### BACAAN UNTUK DITELAAH:
────────────────────

Oleh : Pita U. Faqih
(Pemerhati Sosial)
Kota Kendari Bertakwa. Begitulah jargon khas jantung Provinsi Sulawesi Tenggara. Miris, ditengah jargon yang begitu religius. Menyimpan fakta yang kontradiksi dari nilai agama. Pasalnya, di sudut kota kendari atau dikenal dengan nama Kebi (Kendari Beach). Tak hanya dikenal dengan wisata kuliner pisang epeknya. Tapi juga sebagai tempat mangkal para penjaja diri.
Bisnis Prostitusi bukan hal baru. Bukan Rahasia. Pasca new normal bisnis esek-esek ini kembali merajalela. Sebagaimana dilaporkan oleh telisik.id bahwa melalui penulusurannya. Berdasarkan informasi dari narasumber yang berhasil diwawancarai.
Terkuak fakta mengejutkan bahwa bisnis haram ini kian menjamur meski dalam masa pandemi.
Mencengangkannya, pelaku penjaja diri ini ada dari kalangan mahasiswa. Biaya kuliah menjadi alasannya. Aktivitas terlarang ini tersebar di berbagai titik area kebi. Pelanggannya pun ada dari kalangan mahasiswa dengan tarif Rp.500 ribu hingga Rp. 1 juta (telisik.id, 23/08/202).

────────────────────

### DATA YANG DITAMPILKAN:
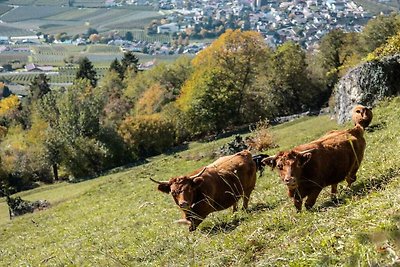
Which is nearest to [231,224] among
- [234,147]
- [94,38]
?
[234,147]

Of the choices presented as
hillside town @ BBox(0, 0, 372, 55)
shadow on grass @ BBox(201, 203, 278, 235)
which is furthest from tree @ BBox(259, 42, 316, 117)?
hillside town @ BBox(0, 0, 372, 55)

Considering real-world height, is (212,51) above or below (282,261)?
below

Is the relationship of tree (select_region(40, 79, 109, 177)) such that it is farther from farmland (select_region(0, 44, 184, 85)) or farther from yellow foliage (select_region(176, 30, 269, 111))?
farmland (select_region(0, 44, 184, 85))

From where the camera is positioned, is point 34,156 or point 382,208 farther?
point 34,156

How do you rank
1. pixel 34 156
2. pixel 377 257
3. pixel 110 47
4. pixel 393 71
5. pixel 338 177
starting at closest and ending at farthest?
pixel 377 257 < pixel 338 177 < pixel 393 71 < pixel 34 156 < pixel 110 47

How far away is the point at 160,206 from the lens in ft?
64.9

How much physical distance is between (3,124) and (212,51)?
43451 millimetres

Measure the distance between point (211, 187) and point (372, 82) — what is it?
1903 centimetres

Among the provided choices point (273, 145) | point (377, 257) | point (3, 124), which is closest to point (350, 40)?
point (273, 145)

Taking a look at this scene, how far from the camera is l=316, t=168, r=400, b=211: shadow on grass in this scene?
948 centimetres

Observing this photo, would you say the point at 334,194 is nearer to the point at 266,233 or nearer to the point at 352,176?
the point at 352,176

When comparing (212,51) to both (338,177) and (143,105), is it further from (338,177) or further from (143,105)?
(338,177)

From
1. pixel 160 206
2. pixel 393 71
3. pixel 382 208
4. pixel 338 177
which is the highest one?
pixel 382 208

────────────────────

### TUJUAN LATIHAN:
Teruskan tulisan tentang bisnis prostitusi di kawasan Kebi, Kendari, mulai dari kalimat terakhirnya.

### KOTAK JAWABAN:
Bisnis Prostitusi, Produk Sekulerisasi
Fakta bisnis prostitusi ini tak hanya di level kota saja. Meski dianggap amoral. Bisnis ini tak pernah mati. Havocscope menghitung pendapatan prostitusi dunia. Ada sejumlah negara yang masuk dalam daftar tertinggi dalam bisnis ini. Indonesia masuk dalam daftar. Tepatnya berada di urutan ke-12 Setelah Turki dan Swis dengan nilai bisnis mencapai 2,25 miliar dolar AS (liputan6.com, 29/07/2019).
Jika mencermati penyebab dari merebaknya bisnis haram. Karena pemikiran dan perasaan yang telah melekat dengan sekularisme (pemisahan agama dari kehidupan). Meskipun agama jelas melarang. Bisnis ini tetap melenggang. Sekularisme lalu melahirkan paham liberalisme.
Liberalisme atau paham tentang kebebasan telah menjadi bagian dari kehidupan. Maka tak jarang bisnis prostitusi dilakukan bukan sekedar memenuhi kebutuhan. Melainkan menjadi gaya hidup. Bukan karena tak mengenal dosa. Melainkan tak takut dosa. Dalam prinsip liberalisme, kebebasan adalah hak mutlak yang tak boleh dikekang. Agama dipandang sebagai hal spiritual semata. Tak boleh turut campur dalam perkara duniawi.
Demokrasi yang menjunjung kebebasan dan tidak menjadikan halal-haram sebagai standar kebijakan. Turut mengaminkan eksistensi bisnis prostitusi. Sehingga langkah yang ditempuh pun jauh panggang dari api. Misalnya memberikan edukasi mengenai penyuluhan kesehatan reproduksi yang aman. Bukannya hal ini bisa mengindikasikan adanya dukungann terhadap perilaku seks bebas. Bukannya memberantas. Justru memfasilitasinya. Seolah mengaminkan kebolehan seks bebas asalkan aman. Agar terhindar dari resiko kehamilan maupun penyakit menular seksual. Sungguh demokrasi takkan bisa menyelesaikan persoalan ini.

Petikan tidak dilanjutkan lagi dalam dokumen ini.